Sans prononcer aucune plainte, Anne alla répandre devant Dieu
la douleur qu’elle ne pouvait partager avec aucun être humain. Dans
sa prière, elle le supplia de lui faire le don précieux d’un fils à élever
pour lui. Puis elle fit le vœu solennel que si sa requête était exaucée,
son enfant serait consacré au Seigneur dès sa naissance.
Tout en priant silencieusement, près de l’entrée du tabernacle,
elle “répandait beaucoup de larmes”. Un tel spectacle de piété était
rare à cette époque. En revanche, la gloutonnerie, la joie bruyante,
même l’ivrognerie se manifestaient fréquemment jusque dans les
fêtes religieuses.
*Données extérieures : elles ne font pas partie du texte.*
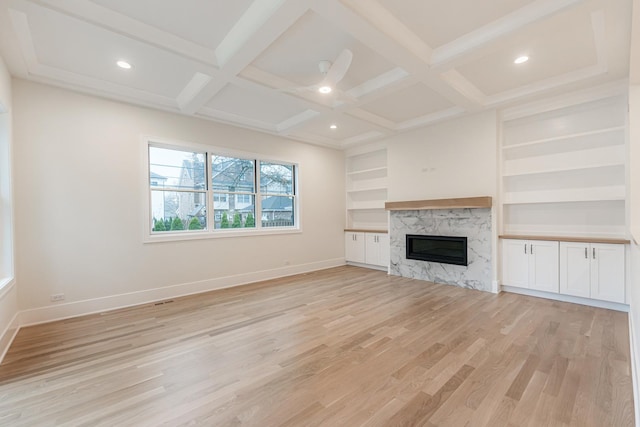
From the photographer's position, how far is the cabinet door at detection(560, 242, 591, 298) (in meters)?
3.72

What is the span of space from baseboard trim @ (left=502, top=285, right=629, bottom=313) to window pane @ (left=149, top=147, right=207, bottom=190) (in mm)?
5459

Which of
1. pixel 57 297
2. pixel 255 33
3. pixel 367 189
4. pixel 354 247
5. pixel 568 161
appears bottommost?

Héli, le grand prêtre, ayant aperçu cette femme,
crut qu’elle était ivre, et, pour la réprimander, il lui dit sévèrement :
“Quand donc finira ton ivresse ? Va donc faire passer ton vin.”
Douloureusement affectée par cette parole inattendue, Anne ré-
pondit avec douceur : “Non, mon Seigneur ; je suis une femme dont
le cœur est affligé ; mais je répands mon âme devant l’Éternel. Ne
prends pas ta servante pour une femme de rien ; car c’est l’excès de
ma douleur et de mon affliction qui m’a fait parler jusqu’à présent.”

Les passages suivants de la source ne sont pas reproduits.